Niamirambo, le quartier des Sénégalais

L es ressortissants ouestafricains, notamment les Sénégalais et les Maliens établis à Kigali, vivent à Niamirambo. Estimés à une cinquantaine, les Sénégalais s'activent dans le commerce et la couture. Des boutiques au nom de la cité religieuse de Touba, des tissus conçus selon la mode sénégalaise, s'offrent à la vue du visiteur. Niamirambo se distingue de par son mélange culturel. Les communautés y vivent en harmonie. Niamirambo, est le quartier où on l'on retrouve la communauté musulmane de la capitale rwandaise. La souvenir sénégalais au Rwanda, c'est aussi le capitaine Mbaye Diagne. Au musée du génocide, un espace lui est réservé. Très peu connu, ou pas assez au Sénégal, le capitaine Mbaye Diagne est un héros au Rwanda. « Il a sauvé beaucoup de personnes pendant le génocide. Le peuple rwandais lui sera éternellement reconnaissant », soutient un jeune homme rencontré non loin de l'ambassade de Suisse à Kigali.

ORDRE ET PROPRETE

Dans la soirée du dimanche 27 mai 2018, à quelques heures de la tombée de la nuit, dans la capitale rwandaise, me promenant au bord de la route, j'ai fortement senti ces regards furtifs dont je faisais l'objet très souvent et qui m'ont souvent poussée à me remettre en question. Qu'ai-je fait d'anormal pour mériter autant d'attention ? L'équation est vite trouvée. Je marchais à côté des voitures, chose peu commune au pays de Paul Kagamé. Habituée à me faufiler parmi les voitures et les nombreux obstacles sur le trottoir, j'ai ramené, sans vraiment m'en rendre compte, mes mauvaises habitudes, dans un pays où la réalité est tout autre. Oui, la différence est palpable. Dakar n'a rien de Kigali. Dans cette capitale, il est impensable de marcher au bord de la chaussée. La population est plutôt habituée à laisser la route aux voitures et aux motos pour arpenter les trottoirs qui existent et qui sont dédiés aux piétons. Et il est aisé d'y circuler. Il n'y a ni tabliers encore moins de mendiants. La voie est libre, propre, bordée de fleurs et d'arbres bien taillés. Ce n'est pas trop dire que d'affirmer qu'il fait bon vivre à Kigali tellement la ville est propre. Aucun animal ne divague, aucune mouche ne vivote, aucun mendiant ne t'oblige à lui accorder quelque attention. La saleté et les sachets plastiques y sont bannis. Cette propreté n'est pas spécifique à la capitale.

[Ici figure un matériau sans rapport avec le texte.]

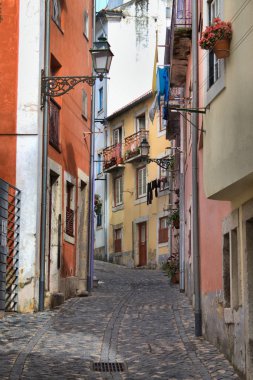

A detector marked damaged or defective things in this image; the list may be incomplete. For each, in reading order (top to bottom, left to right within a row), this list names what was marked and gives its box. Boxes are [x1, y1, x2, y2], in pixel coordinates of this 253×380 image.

peeling plaster wall [15, 0, 44, 312]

Partie au Rwanda pour un programme qui m'a amenée à faire le tour du pays en cinq jours, je n'ai pas vu le moindre désordre dans toute mon odyssée. Tout est propre. Même dans les villages les plus reculés, il est impensable de voir la moindre immondice. Les villageois sont aussi dans cette logique. Dans les villes, il y a des collectes d'ordures, alors que les campagnards, eux, sont obligés d'enterrer leurs déchets. Malgré tout, ils se soumettent à cette politique de propreté. Le nettoyage, au-delà des lieux d'habitations, est une réalité au Rwanda. En voyageant à l'intérieur du pays, il est très fréquent de voir des femmes balayer le long de la route. La propreté, l'ordre, c'est une mentalité que les Rwandais ont acquise. « Au début, les gens se disaient que c'est impossible, maintenant ce n'est plus le cas. Tout le monde se sent concerné », dit Jean Claude, un fonctionnaire rwandais du Système des Nations unies. C'est que la propreté du Rwanda préoccupe son président, Paul Kagamé. Et pour cela, il n'hésite pas à sanctionner les élus qui n'ont pas été à la hauteur de leurs engagements. « Fréquemment des rencontres sont organisées autour du président. Tous les élus y participent.

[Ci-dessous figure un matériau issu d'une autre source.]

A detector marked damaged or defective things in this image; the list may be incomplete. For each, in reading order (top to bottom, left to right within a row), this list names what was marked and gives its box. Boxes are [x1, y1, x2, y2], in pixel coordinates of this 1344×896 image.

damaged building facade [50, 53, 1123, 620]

Le président Paul Kagamé profite de ces assemblées pour analyser les différents engagements des uns et des autres. En cas de manquements, le fautif est démis de ses fonctions », explique Jean Claude. Le système de transports, lui aussi, est bien organisé. Les motocyclistes portent des casques et des gilets. Le port du casque est aussi obligatoire pour le client. Depuis 14 ans, l'usage des sachets plastiques est interdit au Rwanda. Contrairement au Sénégal, toute la population s'est soumise à cette directive. « Les gens disaient qu'il n'est pas possible de vivre sans les sachets. Maintenant, ce n'est plus le cas. On n'en voit pas dans tout le pays », raconte Hector, un chauffeur de taxi.